Thailand’s state enterprise super board chaired by junta leader Prayuth Chanocha has ordered the two state telcos CAT Telecom and TOT Corporation to focus on providing wholesale services and cease cloud and hosting services to cut costs.
The two were ordered to focus on fixed lines, broadband Internet, international Internet gateway, international cables, international phone calls and basic infrastructure.
The two will have to report back within a month whether the telecommunications infrastructure and even their mobile businesses are viable or not.
Meanwhile, vultures are already circling TOT looking at its 15-MHz slice of 2.1-GHz spectrum for 4G LTE services.
Chief of these is AIS-affiliated LTE Mobile which is understood to have offered TOT a MVNE type deal to take on its crumbling 3G network, roll out 4G and provide services back to TOT.
A source, speaking on condition of anonymity, said that Mobile LTE would offer TOT 25% shares in the company (registered capital of $3.03 million or 100 million baht) and a further $76 million (2.5 billion baht) per annum.

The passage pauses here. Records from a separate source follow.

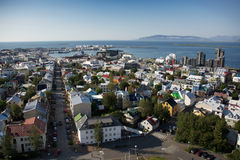 View of Reykjavik from Hallgrimskirkja church, Iceland Royalty Free Stock Photo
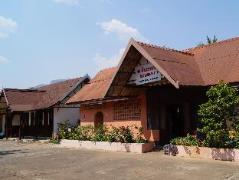 Laos Hotel | Thavisab Hotel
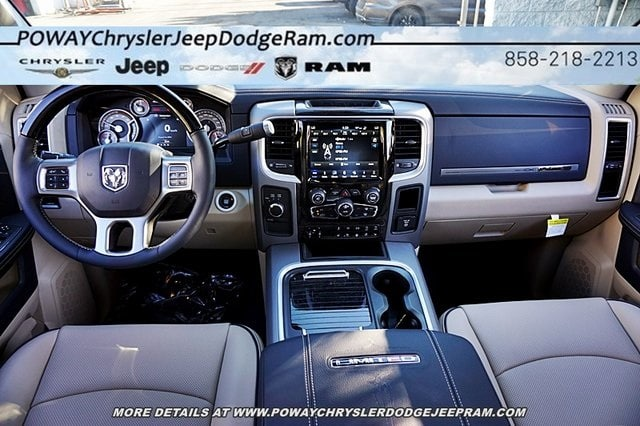 2018 Ram 2500 Crew Cab 4x4,  Pickup #C16456 - photo 24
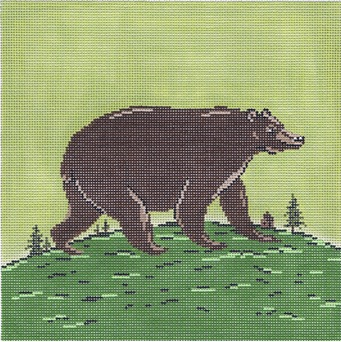 click here to view larger image of Folk Bear (hand painted canvases)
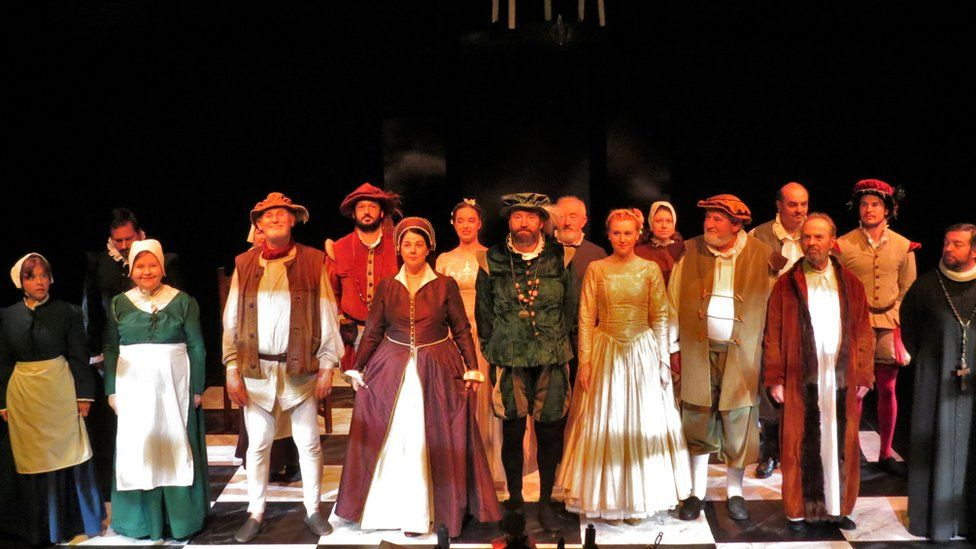 The cast of Shakeshafte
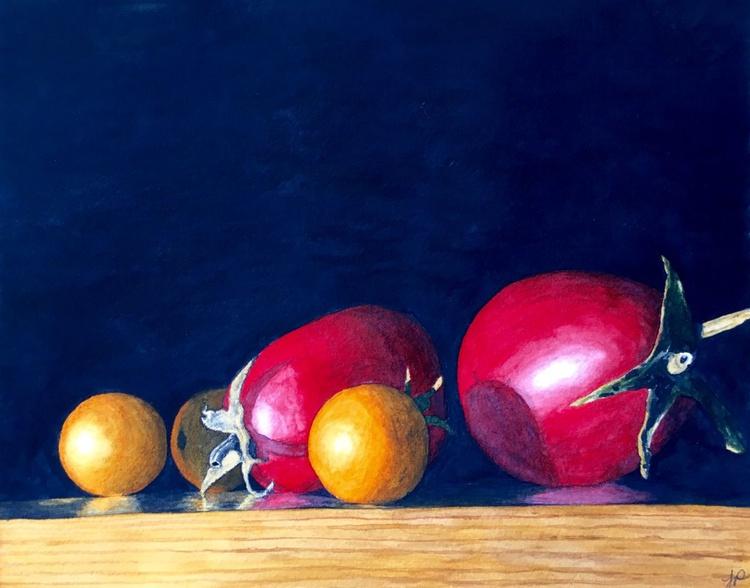 Tomatoes - Image 0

“It is not an MVNO. It is a takeover bid [of TOT] by Mobile LTE.
“The biggest sign of this being a cover-up deal to gain control of TOT is that they mention they aim for 12-15 million subscribers – that is not an MVNO, that is a mobile network operator,” the source said.
TOT’s 3G network, the first to launch commercially in Thailand in December 2009, has not been maintained and cell sites are failing without being fixed.